SELECTED PASSAGE:

[Kernel][CPU] CPU MLA (#14744)

Signed-off-by: Thien Tran <gau.nernst@yahoo.com.sg>
2025-03-25 17:34:59 +08:00
parent 4157f563b4
commit 4f044b1d67
15 changed files with 1010 additions and 17 deletions
--- a/vllm/platforms/cpu.py
+++ b/vllm/platforms/cpu.py
@@ -37,6 +37,9 @@ class CpuPlatform(Platform):
                             use_mla: bool) -> str:
        if selected_backend and selected_backend != _Backend.TORCH_SDPA:
            logger.info("Cannot use %s backend on CPU.", selected_backend)
+        if use_mla:
+            logger.info("Using CPU MLA backend.")
+            return "vllm.attention.backends.cpu_mla.CPUMLABackend"
        logger.info("Using Torch SDPA backend.")
        return "vllm.attention.backends.torch_sdpa.TorchSDPABackend"

@@ -129,9 +132,6 @@ class CpuPlatform(Platform):
        # Disable torch async compiling which won't work with daemonic processes
        os.environ["TORCHINDUCTOR_COMPILE_THREADS"] = "1"

-        # MLA attention is not supported
-        os.environ["VLLM_MLA_DISABLE"] = "1"
-
        # Intel OpenMP setting
        ld_prealod_str = os.getenv("LD_PRELOAD", "")
        if "libiomp5.so" in ld_prealod_str:

DATA SHOWN:

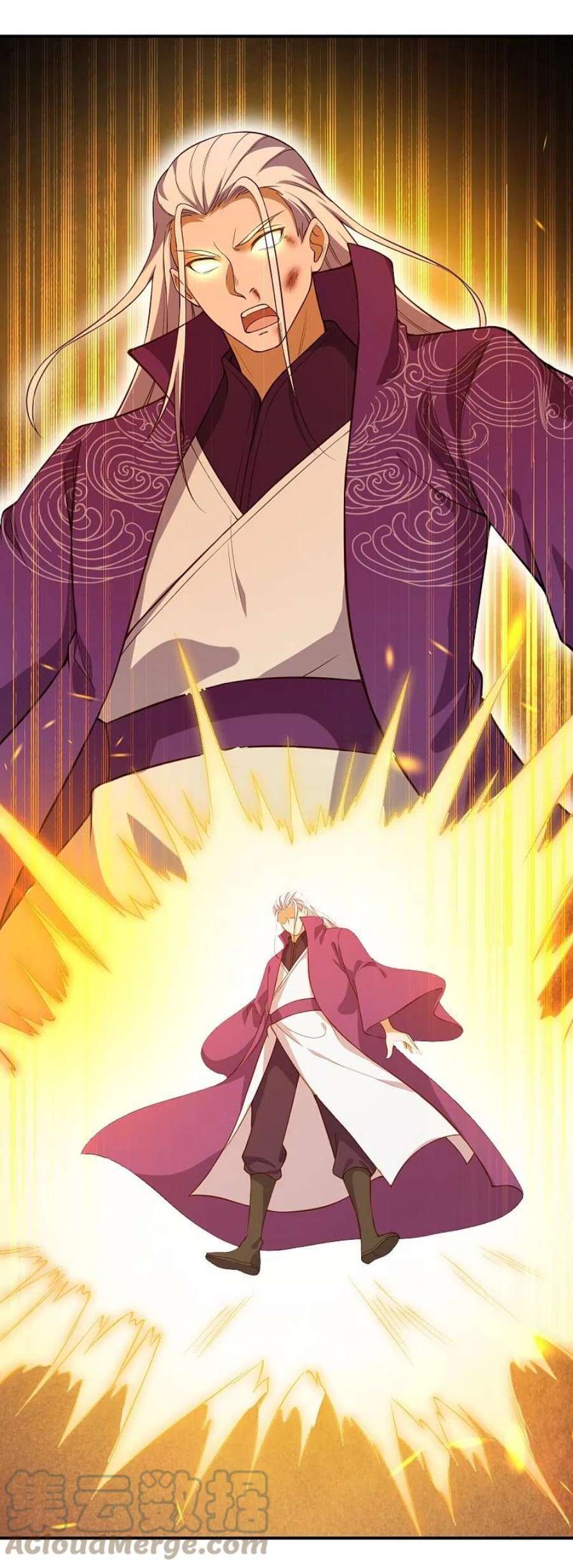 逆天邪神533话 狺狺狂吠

...

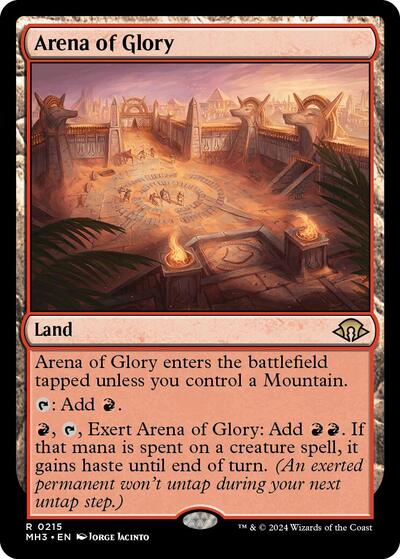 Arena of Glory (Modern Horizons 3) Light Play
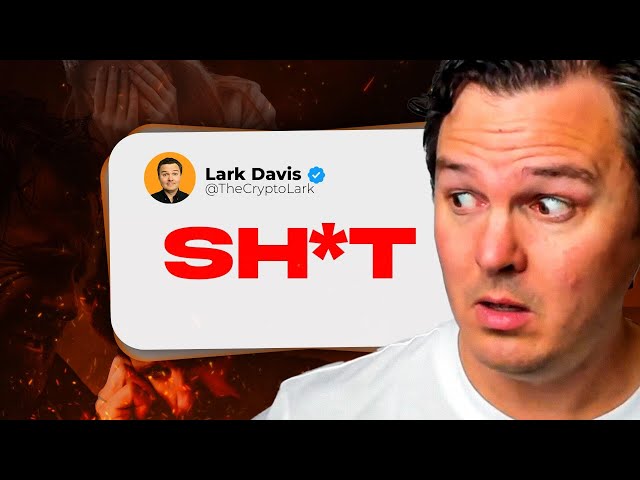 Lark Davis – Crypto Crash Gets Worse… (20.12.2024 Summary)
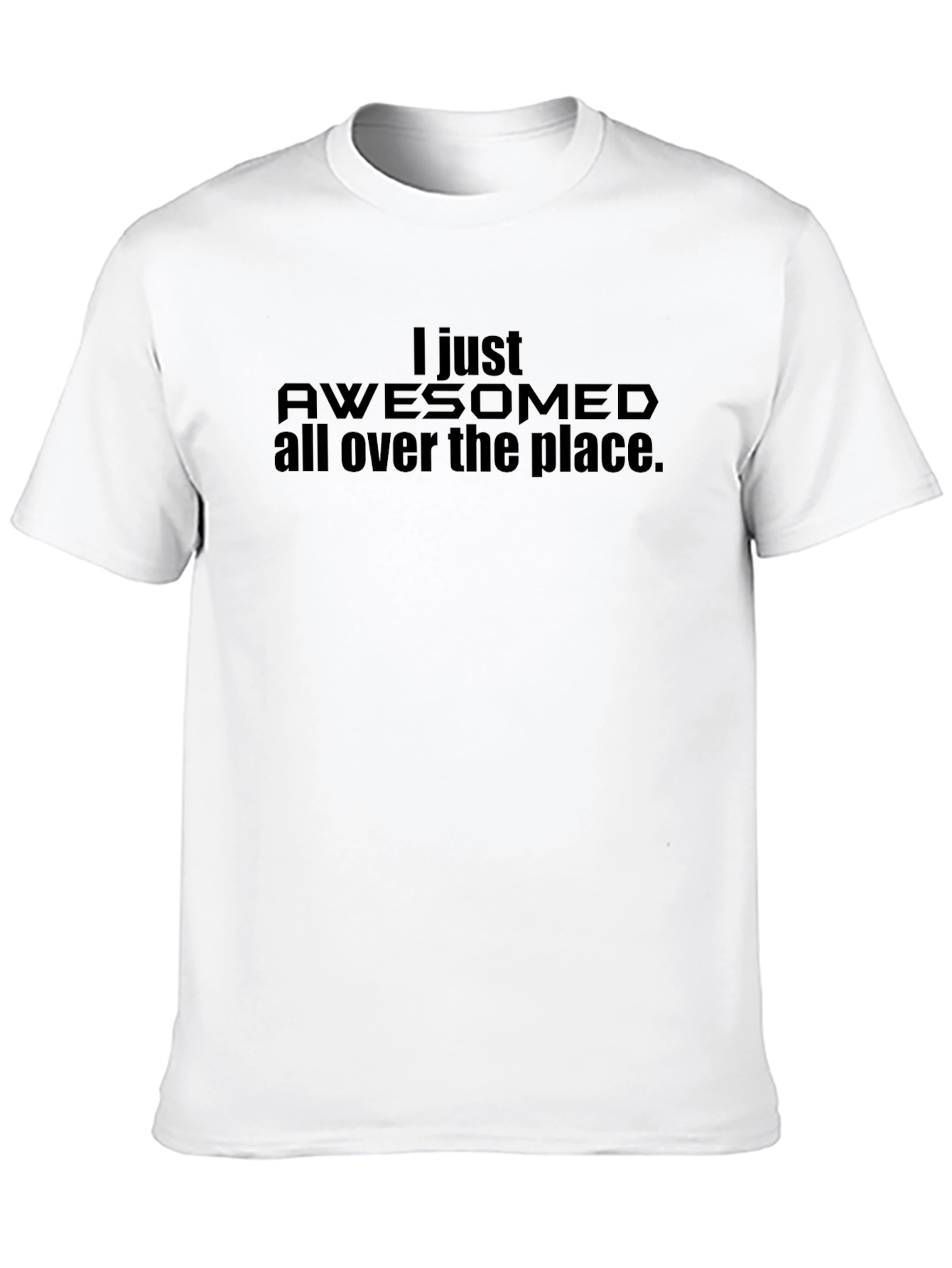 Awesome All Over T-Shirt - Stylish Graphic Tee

==

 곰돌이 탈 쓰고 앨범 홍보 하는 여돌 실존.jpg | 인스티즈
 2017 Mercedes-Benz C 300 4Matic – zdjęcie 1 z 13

DESCRIPTION OF THE TASK:
Answer these questions about the CPU MLA commit:
1. How many files does the commit change?
2. What string does the backend selection return when `use_mla` is true?
3. Which environment variable assignment does the commit delete?
Draw only on the CPU MLA commit, not the listing.

COMPLETED EXERCISE:
1. 15 files.
2. "vllm.attention.backends.cpu_mla.CPUMLABackend"
3. `os.environ["VLLM_MLA_DISABLE"] = "1"`